» **Task input**:
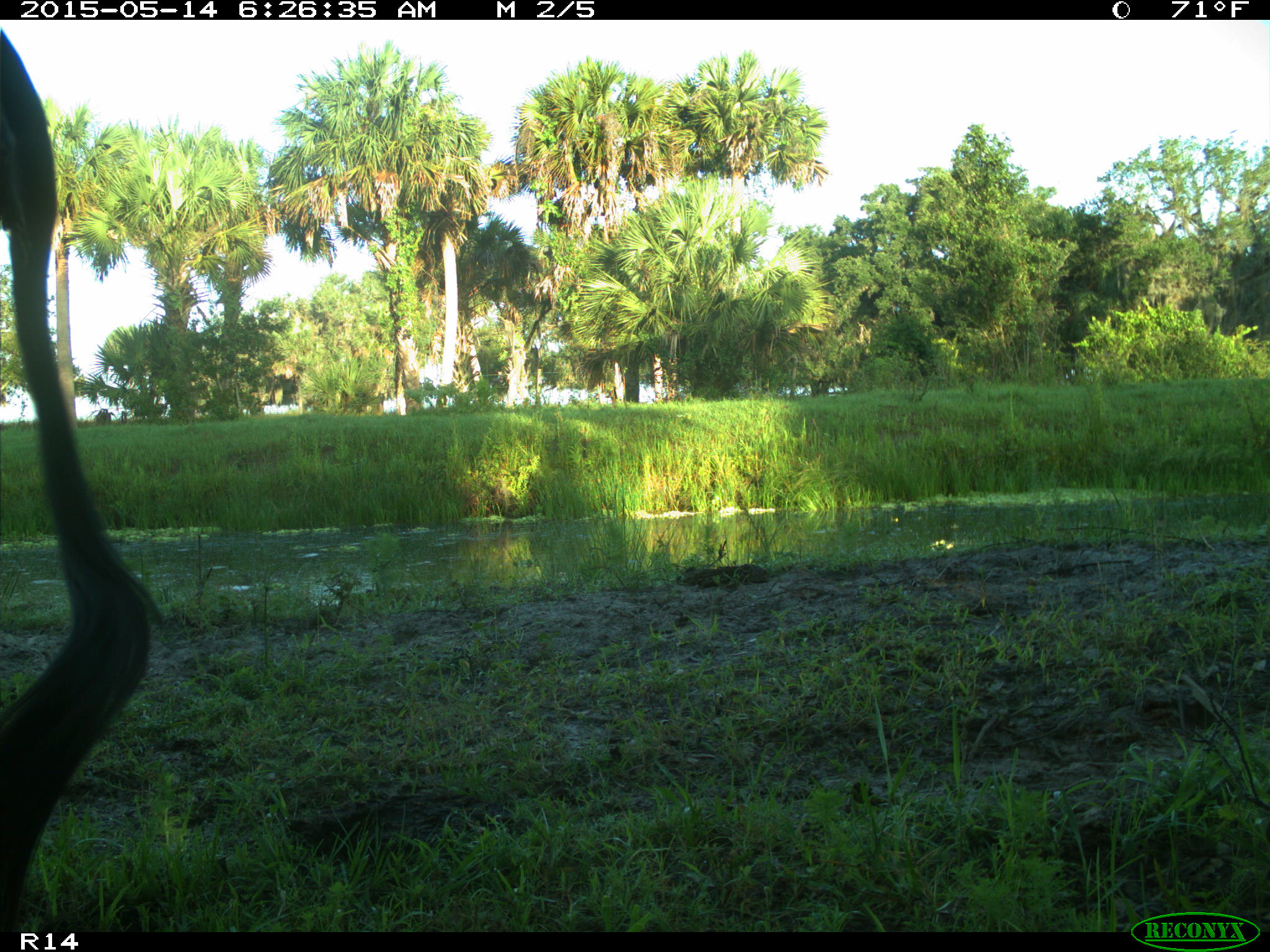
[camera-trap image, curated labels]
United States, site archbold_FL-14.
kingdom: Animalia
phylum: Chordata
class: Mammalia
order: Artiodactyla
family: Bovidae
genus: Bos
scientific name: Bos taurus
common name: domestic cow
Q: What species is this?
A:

» **Your assignment**:
Make a word-for-word copy of the records above, excluding all pictures.

» **Worked solution**:
[camera-trap image, curated labels]
United States, site archbold_FL-14.
kingdom: Animalia
phylum: Chordata
class: Mammalia
order: Artiodactyla
family: Bovidae
genus: Bos
scientific name: Bos taurus
common name: domestic cow
Q: What species is this?
A:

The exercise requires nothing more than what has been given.